Die wissenschaftliche Forschung zeigt zunehmend, dass die Entwicklung der Gesundheit des Kindes (d.h. der zukünftigen Generationen) eine starke Korrelation mit den pränatalen Ereignissen und denen während des ersten Lebensjahres aufweist. Es ist also offenbar im Hinblick auf eine langfristige Sicherung der öffentlichen Gesundheit notwendig, solche Aspekte in die Überlegungen einfließen zu lassen.

Angesichts solcher Argumente sind wir der Meinung, dass der Gesetzgeber die Mutterschaft und das Leben des Kindes durch einen ausreichend langen vorgeburtlichen Mutterschaftsurlaub schützen muss.
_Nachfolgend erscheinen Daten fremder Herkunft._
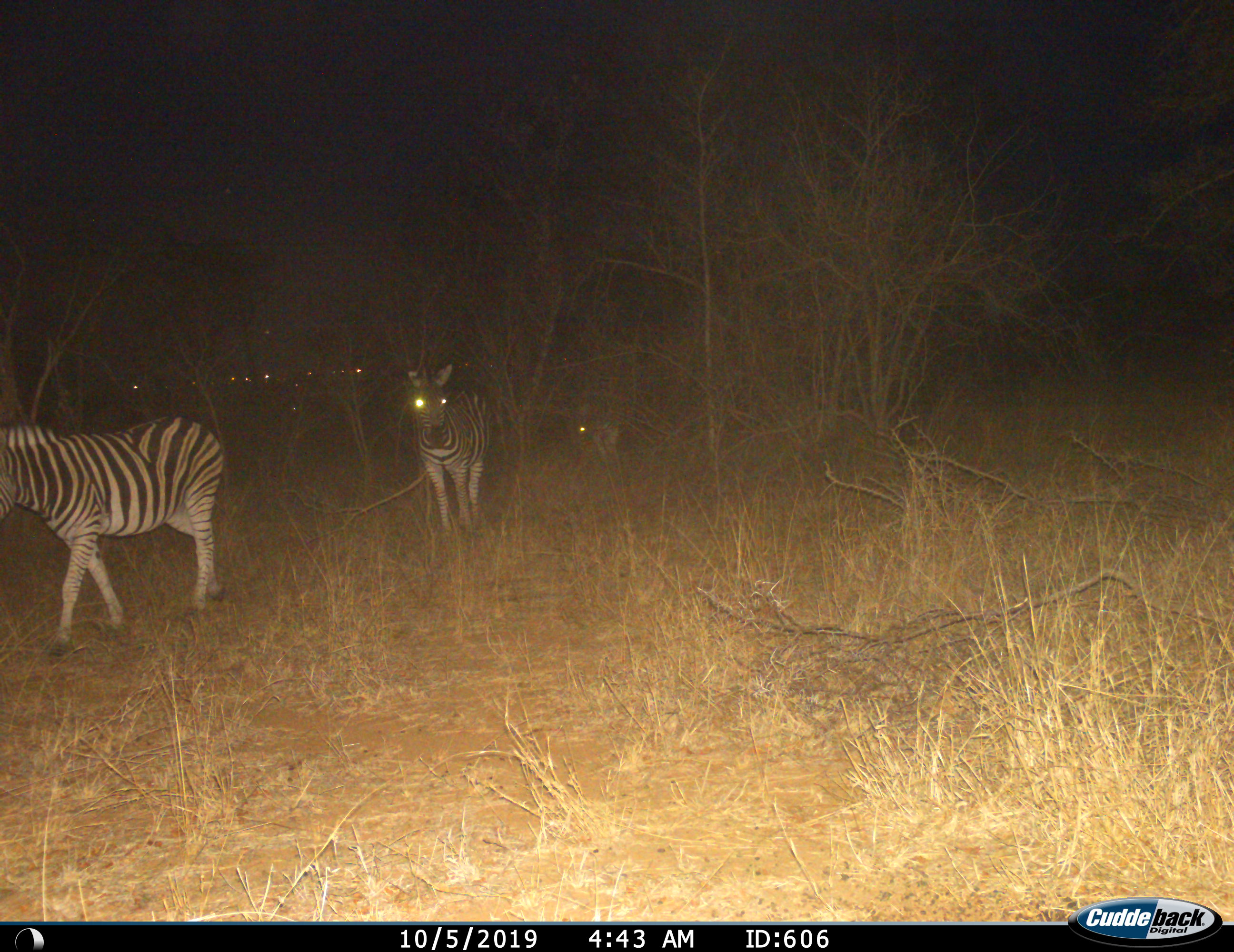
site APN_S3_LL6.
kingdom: Animalia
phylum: Chordata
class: Mammalia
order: Perissodactyla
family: Equidae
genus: Equus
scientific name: Equus quagga burchellii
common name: burchell's zebra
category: zebraburchells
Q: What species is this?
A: Zebraburchells (burchell's zebra) (Equus quagga burchellii).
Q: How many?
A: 3.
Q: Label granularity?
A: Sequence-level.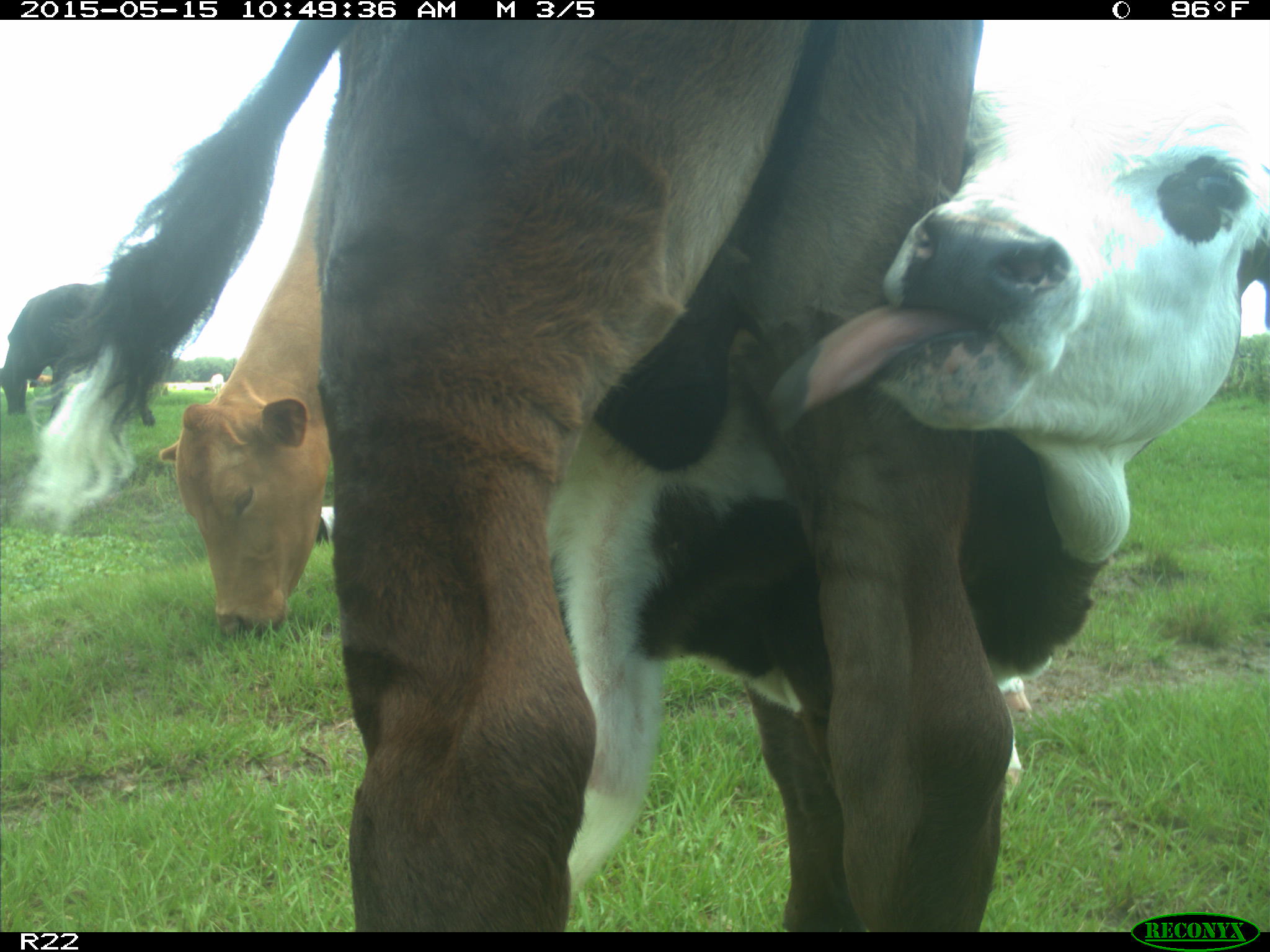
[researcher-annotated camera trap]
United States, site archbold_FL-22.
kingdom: Animalia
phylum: Chordata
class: Mammalia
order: Artiodactyla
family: Bovidae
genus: Bos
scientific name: Bos taurus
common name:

Im Übrigen sind wir höchst erstaunt über den Vorschlag der Flexibilisierung des Mutterschutzes, der die Planbarkeit eines Mutterschaftsurlaubs auch schwierig für den Arbeitgeber macht.

Stillpausen

Wir stellen fest, dass die Mitteilung und das Memo der Kommission an das Europäische Parlament, an den Rat, an das Wirtschafts- und Sozialkomitee sowie das Regionalkomitee auf stillende Mütter Bezug nimmt, ohne dabei Maßnahmen vorzusehen, die das Stillen unterstützen und fördern. Dies steht im Widerspruch mit der Konvention zum Schutz der Mutterschaft (C 183) der Weltarbeitsorganisation (ILO), die im Jahr 2000 unterzeichnet wurde und in deren Artikel 10 steht, dass:

1. die Frau ein Recht hat auf eine oder mehrere Arbeitspausen pro Tag oder auf eine Reduzierung der täglichen Arbeitszeit, um ihr Kind zu stillen;
2. die Zahl der Stillpausen und ihre Dauer sowie die Bedingungen für die Reduzierung der täglichen Arbeitszeit durch die jeweilige nationale Gesetzgebung festgelegt werden müssen, wobei solche Pausen oder Arbeitszeitverkürzungen als bezahlte Arbeitszeit zählen sollen.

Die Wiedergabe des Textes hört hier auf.